Media report of Kenneth Wang maiden speech


New MP Kenneth Wang says it is somewhat ironic he is an Act Party member, given his family's background as high-ranking members of China's Communist Party.

Mr Wang, who gave his maiden speech in Parliament yesterday after last month replacing disgraced MP Donna Awatere Huata, told the Herald his father, Minqing Wang, was the private physician for Mao Zedong's wife, Jiang Qing, and treated other top communist officials, including Mao on some occasions.

And his grandfather, Shinying Wang, was a high-ranking soldier in the Red Army and held high positions in the communist Government. He died during the Cultural Revolution after being arrested and tortured by the communists.
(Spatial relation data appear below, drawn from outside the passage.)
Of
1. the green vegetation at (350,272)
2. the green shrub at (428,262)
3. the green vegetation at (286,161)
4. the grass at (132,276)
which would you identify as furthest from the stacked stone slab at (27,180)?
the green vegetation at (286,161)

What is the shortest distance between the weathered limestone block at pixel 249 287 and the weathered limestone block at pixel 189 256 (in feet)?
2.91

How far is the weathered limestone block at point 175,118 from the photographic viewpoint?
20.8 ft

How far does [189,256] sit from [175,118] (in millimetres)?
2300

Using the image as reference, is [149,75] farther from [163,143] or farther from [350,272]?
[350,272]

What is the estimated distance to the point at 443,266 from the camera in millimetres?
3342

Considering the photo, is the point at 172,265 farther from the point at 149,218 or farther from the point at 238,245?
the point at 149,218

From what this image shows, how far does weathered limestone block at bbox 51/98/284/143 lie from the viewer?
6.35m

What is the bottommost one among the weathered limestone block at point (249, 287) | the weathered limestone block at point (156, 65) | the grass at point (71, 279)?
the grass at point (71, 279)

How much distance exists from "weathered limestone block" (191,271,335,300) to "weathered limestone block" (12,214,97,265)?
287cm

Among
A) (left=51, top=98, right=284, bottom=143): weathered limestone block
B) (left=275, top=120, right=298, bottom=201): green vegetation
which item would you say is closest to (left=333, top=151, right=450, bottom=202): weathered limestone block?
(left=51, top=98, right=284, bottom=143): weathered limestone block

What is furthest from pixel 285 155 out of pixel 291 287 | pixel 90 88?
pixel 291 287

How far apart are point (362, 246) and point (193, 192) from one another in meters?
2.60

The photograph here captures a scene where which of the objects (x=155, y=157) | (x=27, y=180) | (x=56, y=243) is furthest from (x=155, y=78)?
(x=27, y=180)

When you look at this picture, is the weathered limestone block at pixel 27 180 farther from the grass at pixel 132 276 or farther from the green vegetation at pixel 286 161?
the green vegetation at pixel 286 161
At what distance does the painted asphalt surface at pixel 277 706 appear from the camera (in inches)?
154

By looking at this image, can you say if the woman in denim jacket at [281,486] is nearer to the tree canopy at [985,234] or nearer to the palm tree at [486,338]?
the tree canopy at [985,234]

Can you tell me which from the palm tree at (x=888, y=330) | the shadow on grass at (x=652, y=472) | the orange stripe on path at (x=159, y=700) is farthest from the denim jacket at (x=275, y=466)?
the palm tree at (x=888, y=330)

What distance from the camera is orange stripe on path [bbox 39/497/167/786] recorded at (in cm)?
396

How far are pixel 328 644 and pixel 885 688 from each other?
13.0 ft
In yesterday's speech, Kenneth Wang said he followed in the "proud footsteps" of his parents and grandparents, who devoted their lives to striving for a fair and prosperous society.

"For them, their battle for what was right cost them considerably."

Mr Wang, 49, who is the country's first male Chinese MP, said his father and grandfather were great followers of what they believed in and were committed to building a better society.

He said his 76-year-old father, who previously lived in New Zealand but has returned to China, supported him in his political career and supported the Act Party.

"He has been a lifetime communist member and still is. But China has introduced a market economy, and now rewards whoever works hard. And he thinks the Act Party is promoting the same thing. It is quite ironic."

During the speech, Mr Wang made an apparent reference to New Zealand First MP Winston Peters saying: "A few years ago I was one of many Asian New Zealanders who was deeply hurt by one politician's statements implying that we were responsible for every evil in this land."

Mr Wang said Act was the first party to publicly condemn such attacks.

"In reality, Asian New Zealanders have made a huge contribution to this country since first arriving for the Otago gold rush. Without immigration this country would be a much poorer place both economically and culturally," he said.